**WHAT THE TASK REQUIRES:** Keep the lines exact and the pictures out as you repeat the following listing.

**EXTRACTED ENTRIES:**

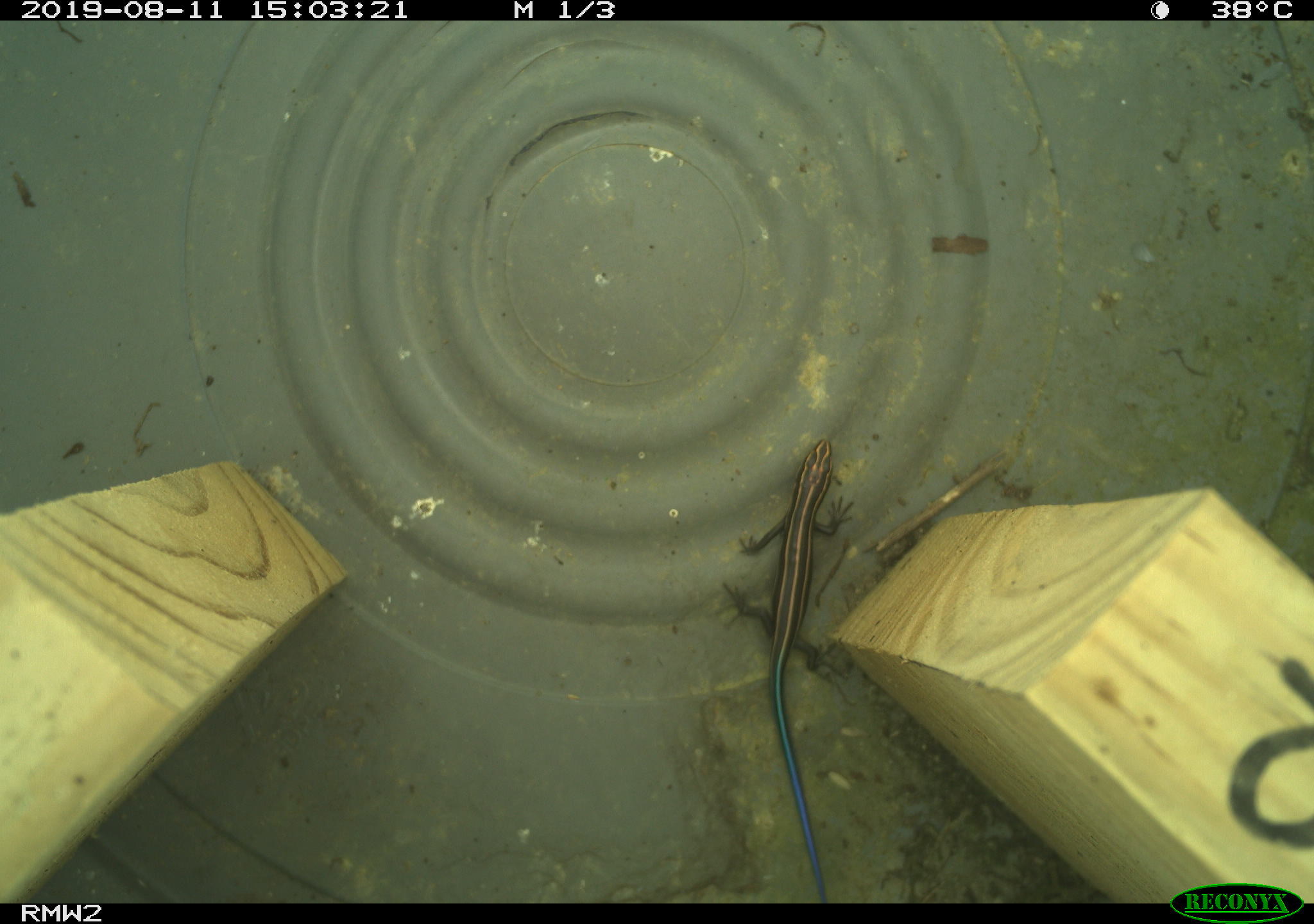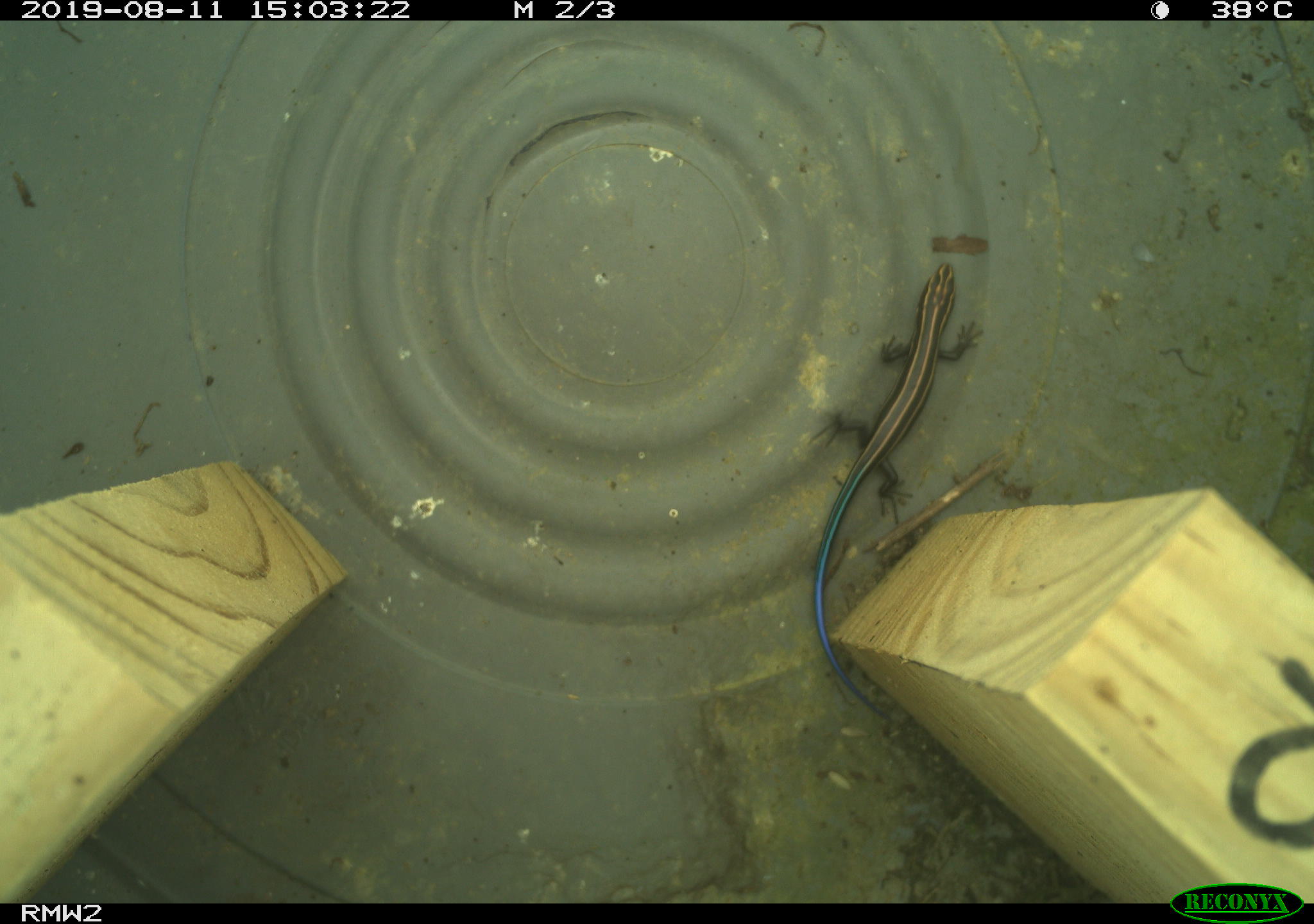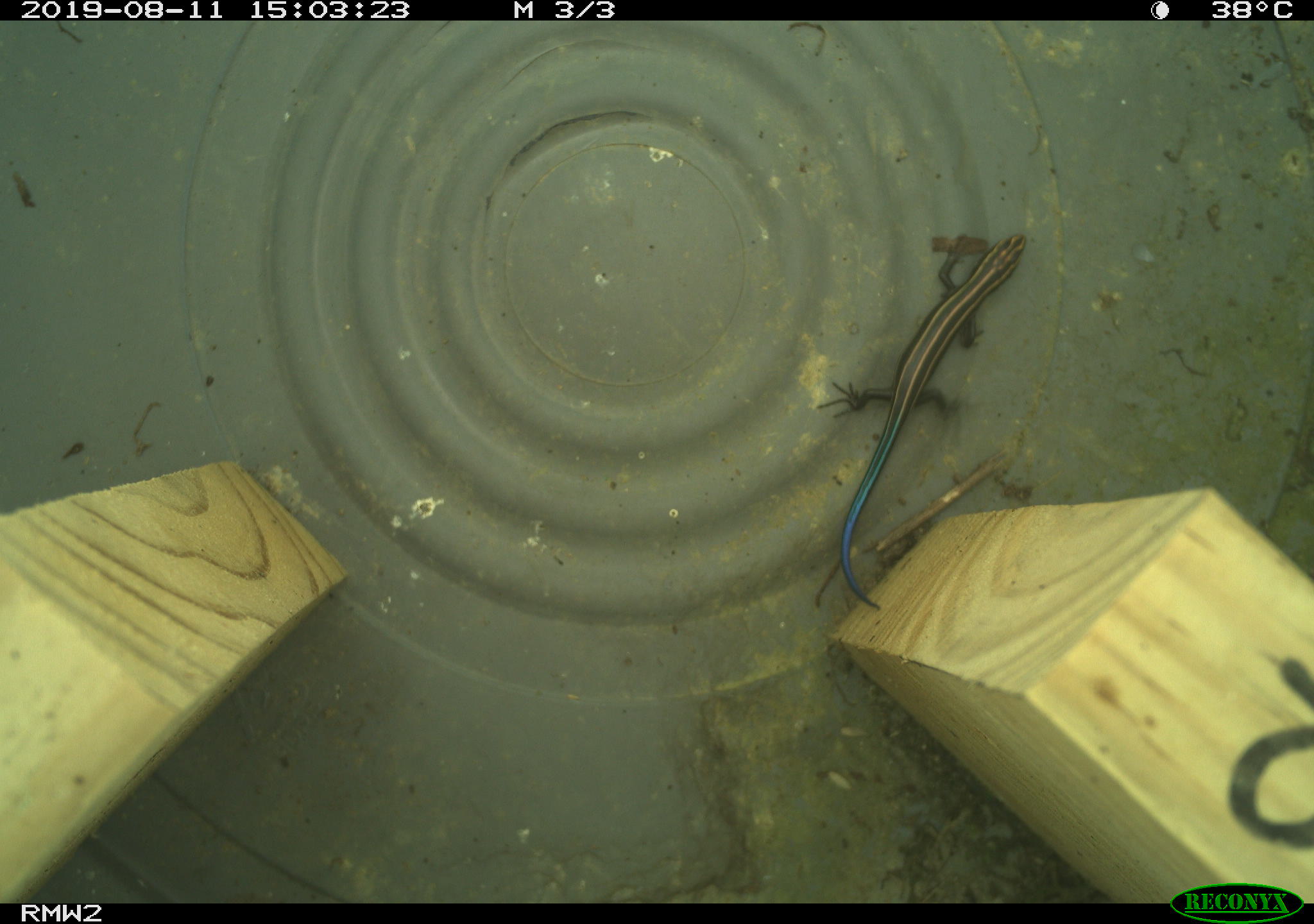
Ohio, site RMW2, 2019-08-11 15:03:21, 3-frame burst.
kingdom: Animalia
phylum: Chordata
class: Reptilia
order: Squamata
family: Scincidae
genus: Plestiodon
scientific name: Plestiodon fasciatus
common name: common five-lined skink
Common five-lined skink (Plestiodon fasciatus).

**COMPLETED TASK:**
Ohio, site RMW2, 2019-08-11 15:03:21, 3-frame burst.
kingdom: Animalia
phylum: Chordata
class: Reptilia
order: Squamata
family: Scincidae
genus: Plestiodon
scientific name: Plestiodon fasciatus
common name: common five-lined skink
Common five-lined skink (Plestiodon fasciatus).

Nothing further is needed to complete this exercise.